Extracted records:
"""
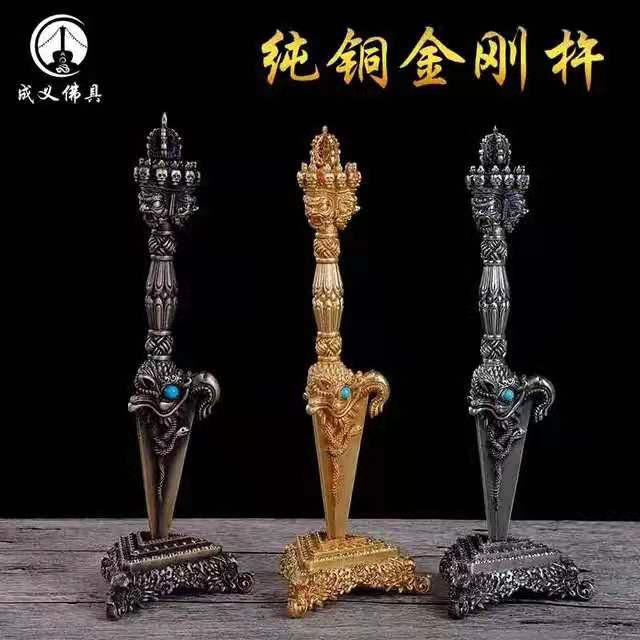 [PHÁP BẢO MINH CHÂU] Dao Phổ Ba Kim Cang - Phổ Ba Mã Đầu - DÙNG TRONG PHÁP ĐÀN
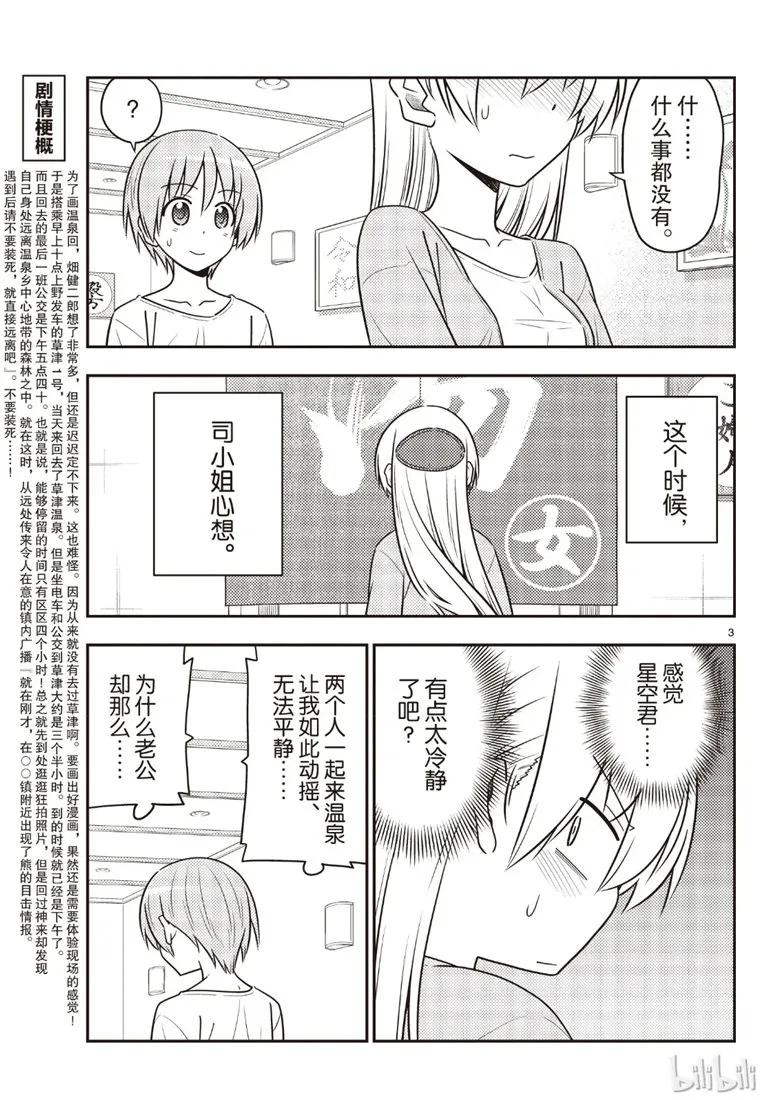 总之就是非常可爱韩漫全集-70 第70话“时间的迷宫”无删减无遮挡章节图片 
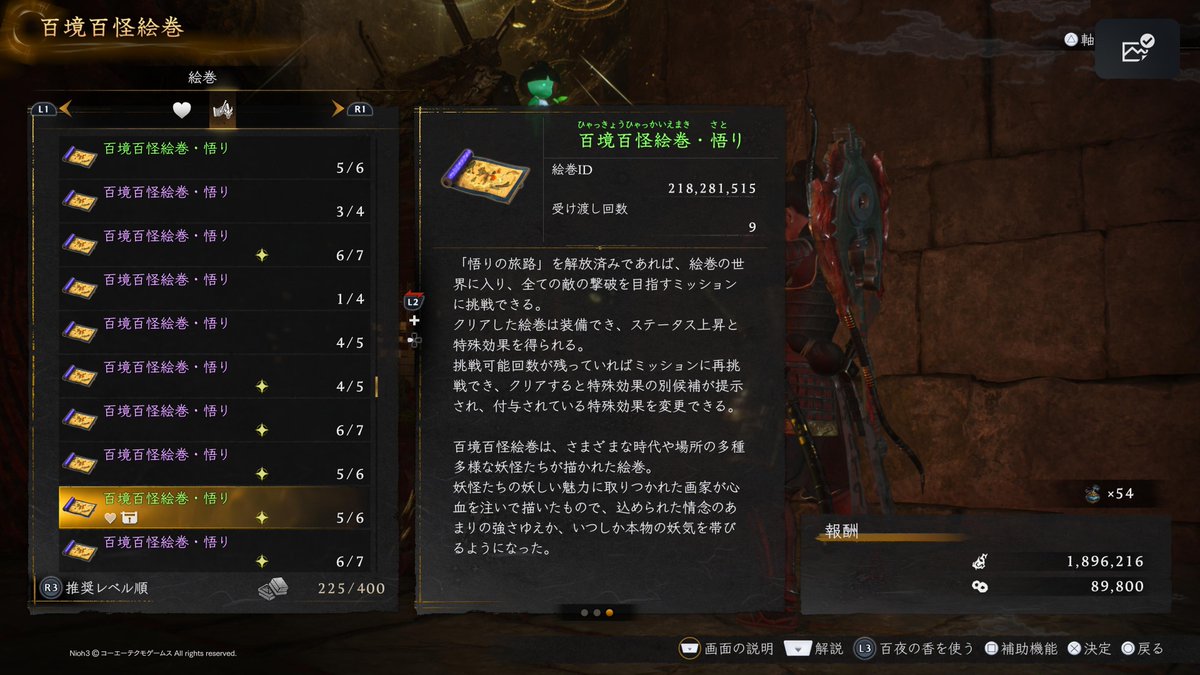 dymd2's tweet photo. #仁王3 #仁王３ #仁王３DLC 
誰かが旋棍の一難横行を求めてた気がするので、後で放流します(PS5版)
ところで常世同行で該当百絵巻を遊んだ場合でも、同行者に配布できるのかな？
装備してるのが報酬で出てくるのは知ってるけど、装備しないで同行はどうなんだろう https://t.co/q2zLG8aQax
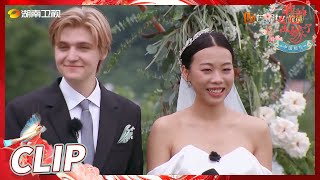 黄芳莉爸爸在婚礼上给新婚夫妻送表！ 寄托着深深的爱意与祝福《中国婚礼》 Chinese Wedding EP8丨HunanTV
"""
Problem requirements: Reproduce every line of the records above word for word, leaving the pictures out of your answer.

Response below:
 [PHÁP BẢO MINH CHÂU] Dao Phổ Ba Kim Cang - Phổ Ba Mã Đầu - DÙNG TRONG PHÁP ĐÀN
 总之就是非常可爱韩漫全集-70 第70话“时间的迷宫”无删减无遮挡章节图片 
 dymd2's tweet photo. #仁王3 #仁王３ #仁王３DLC 
誰かが旋棍の一難横行を求めてた気がするので、後で放流します(PS5版)
ところで常世同行で該当百絵巻を遊んだ場合でも、同行者に配布できるのかな？
装備してるのが報酬で出てくるのは知ってるけど、装備しないで同行はどうなんだろう https://t.co/q2zLG8aQax
 黄芳莉爸爸在婚礼上给新婚夫妻送表！ 寄托着深深的爱意与祝福《中国婚礼》 Chinese Wedding EP8丨HunanTV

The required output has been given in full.